This repo contains the code for the paper:
CausalCite: A Causal Formulation of Paper Citations (2023)
Ishan Kumar*, Zhijing Jin*, Ehsan Mokhtarian, Siyuan Guo, Yuen Chen, Negar Kiyavash, Mrinmaya Sachan, Bernhard Schoelkopf (*: Co-first author)
To download the Dataset you need a Semantic scholar API key which lets you make 5k requests in 5 mins. This key can be obtained by filling out the form on the Semantic Scholar Website. https://www.semanticscholar.org/product/api#api-key-form.
Once you have the key, replace it in the downloadDatasets.py
file in the apiKey
value.
datasetDownload = "papers"
python downloadDatasets.py
datasetDownload = "abstracts"
python downloadDatasets.py
The Datasets will be downloaded in the form of 30 .jsonl files in the mentioned output folder
The 3 datasets Abstracts, Papers, Citations can be preprocessed using the scripts in code/dataProc/*.py
.
This will combine the relevant data from the 30 jsonl
files into 1 single .csv
file.
Once all the Datasets are created, you can run the causal cite code by replacing the path variables.
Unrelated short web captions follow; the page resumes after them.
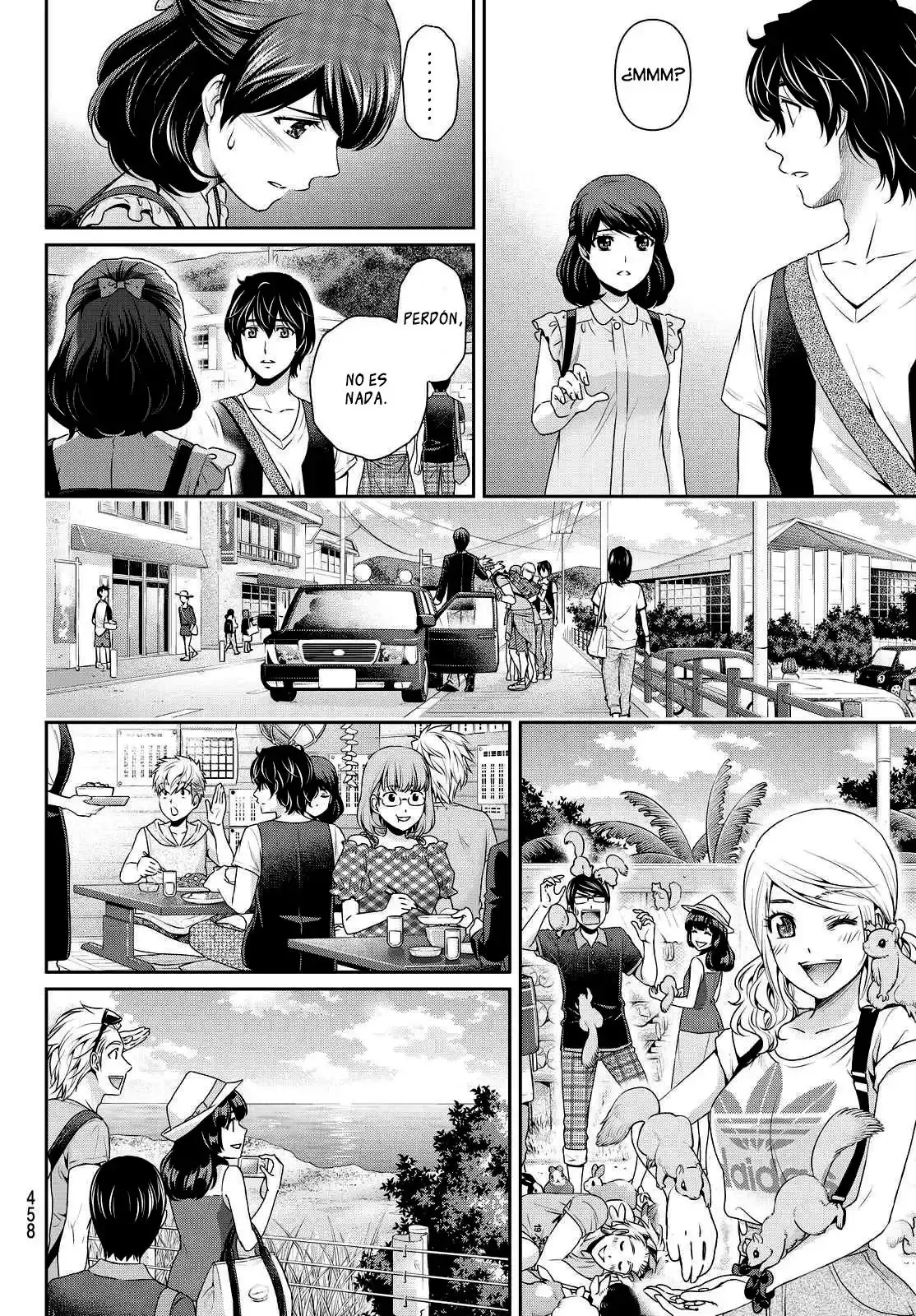 Domestic na Kanojo Capítulo 93 - Page 16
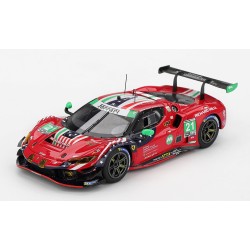 Ferrari 296 GT3 21 IMSA 24 Hours of Daytona 2025 BBR BBRCS015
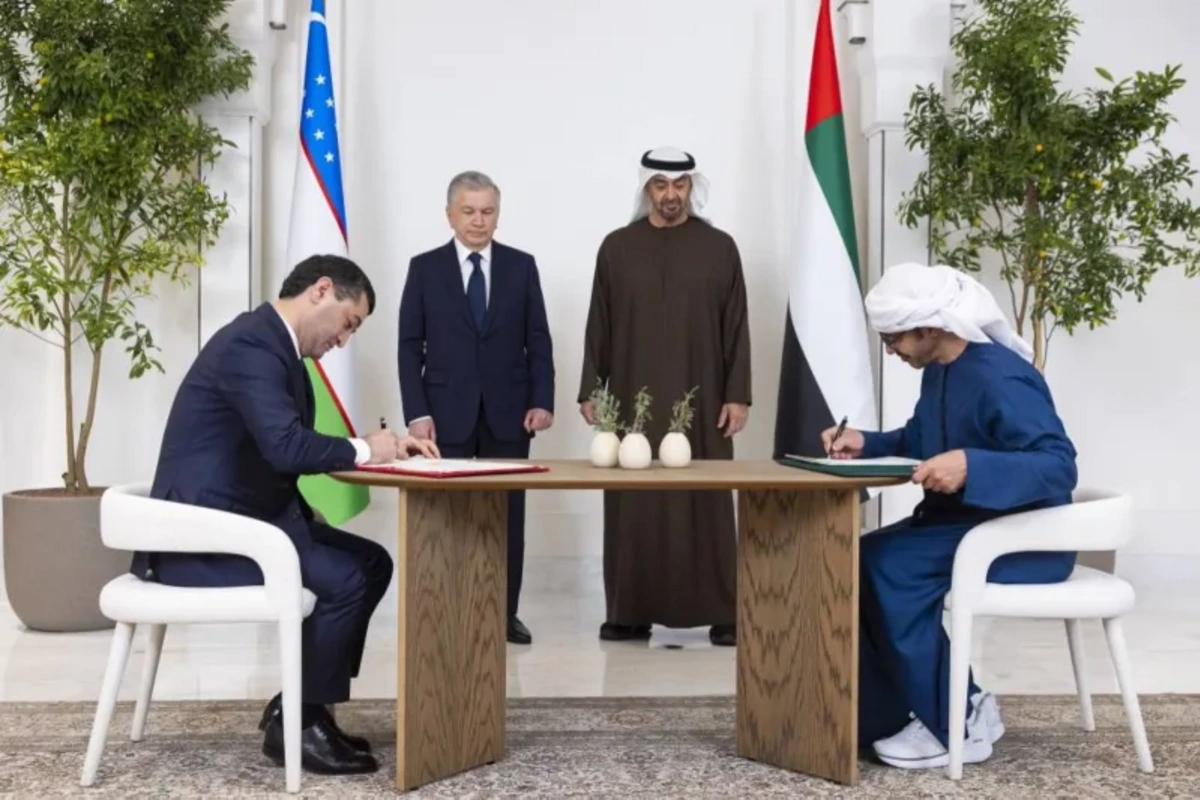 Uzbekistan and UAE Presidents Oversee Signing of Strategic Agreements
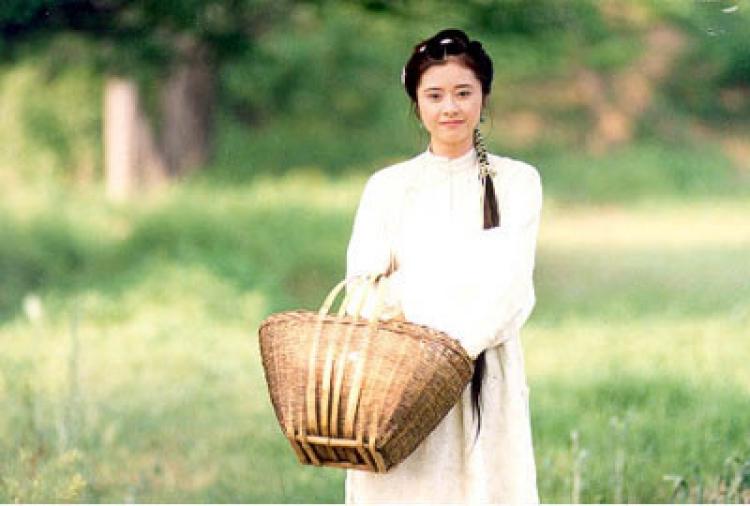 tvb版赵丽颖,张卫健的银屏cp,唯一一次给了吴彦祖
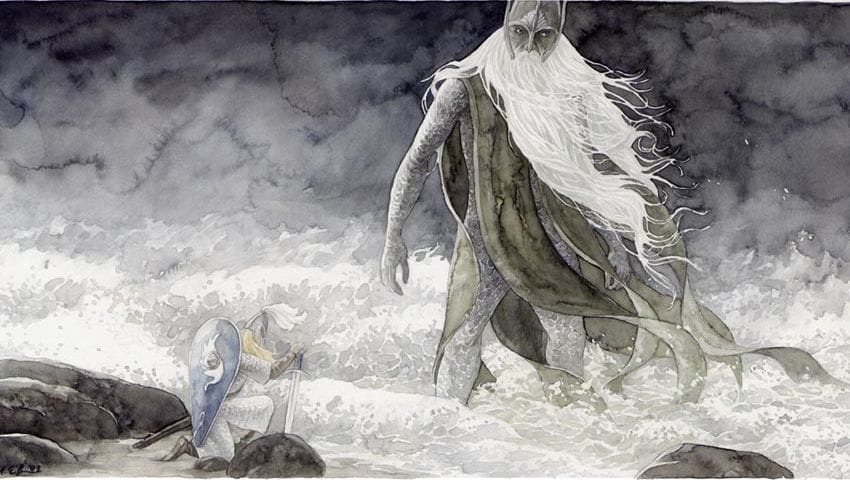 Artwork Title: The Lord of the Waters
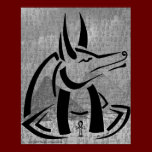 Anubis Print posters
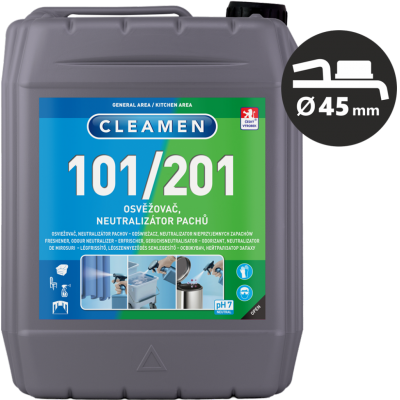 CLEAMEN 101/201 osviežovač – neutralizátor pachov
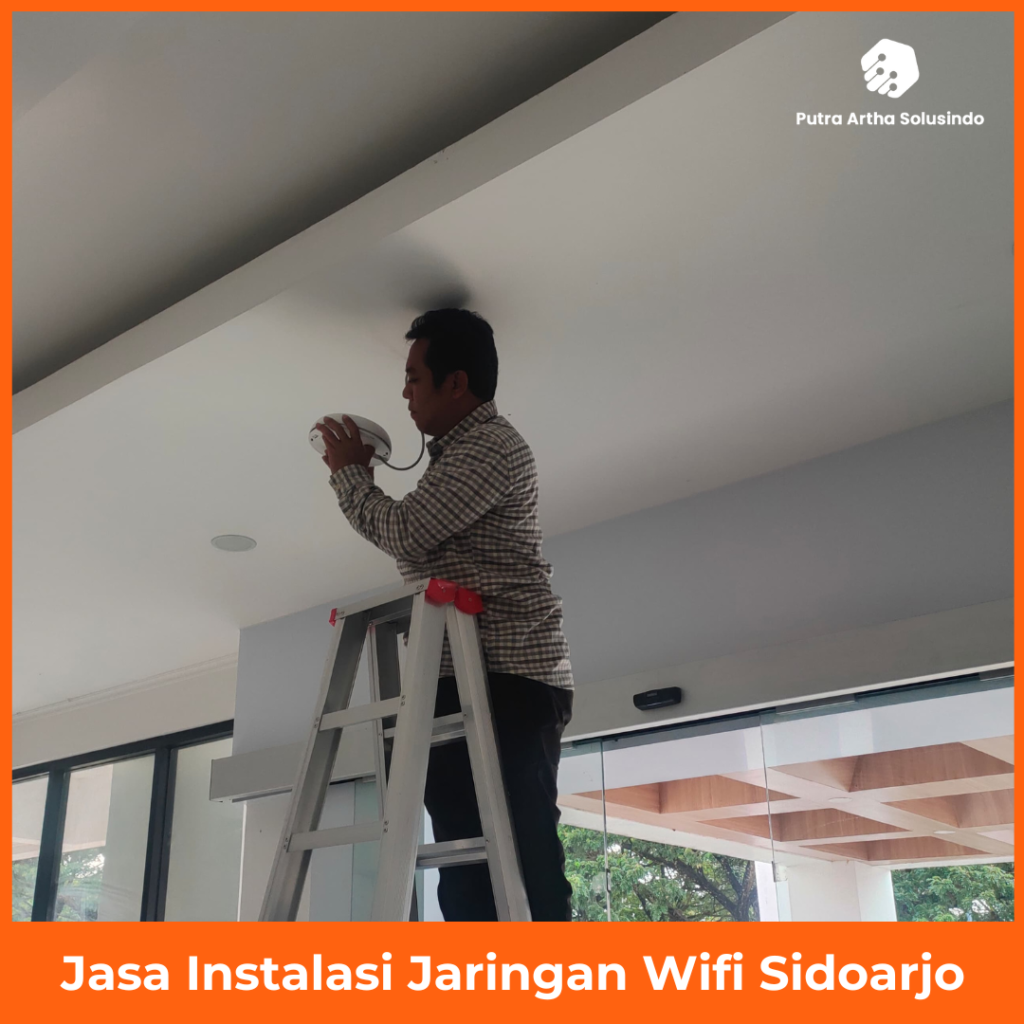 Jasa Instalasi Jaringan Wifi Surabaya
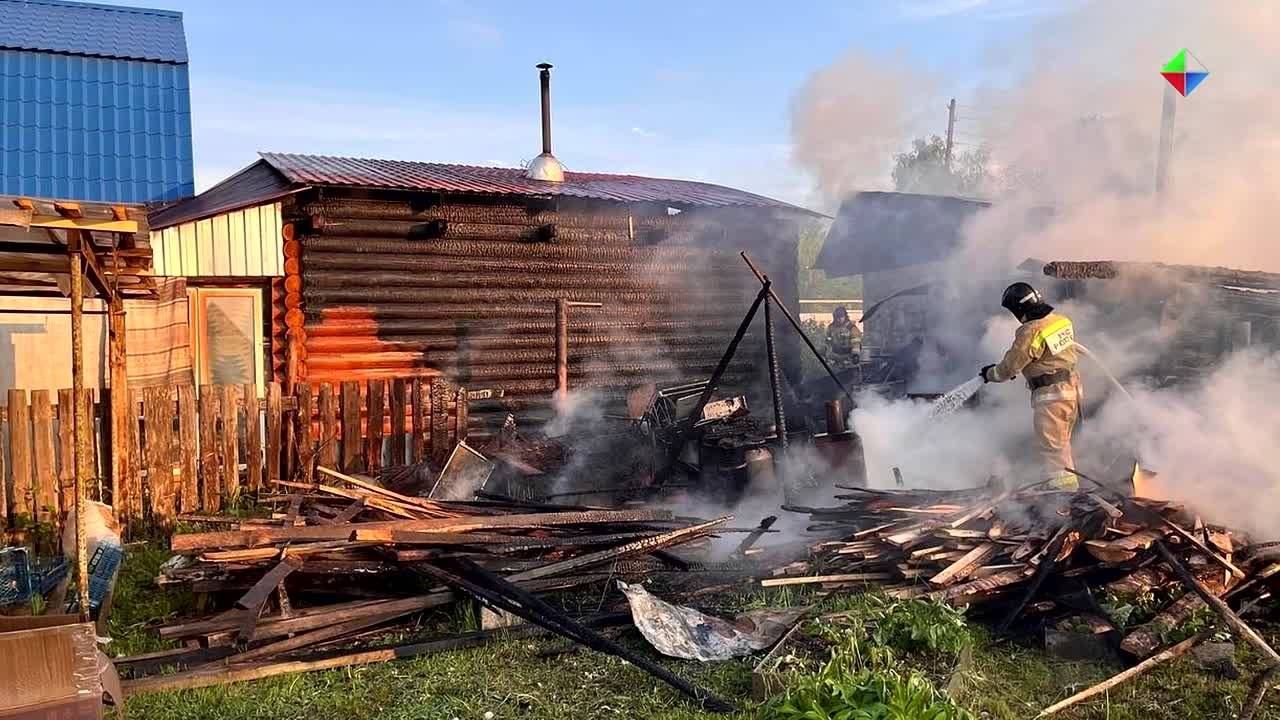 35 квадратных метров – площадь пожара по улице Щорса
python code/getCIIdata.py --model_path /path/to/specter2 --citationData_path /path/to/fullCitationDataset.parquet.gzip --paperData_path /path/to/fullpapersdata.parquet.gzip --bm25Path /path/to/bm25_data --output_path /path/to/output --CandidatePool_path /path/to/candidate_pool --paperAid 3303339
The output will be created as a folder named as PaperA's ID and it will contain all of its sampled Citation Paper Bs files. These can be used to calculate the TCI.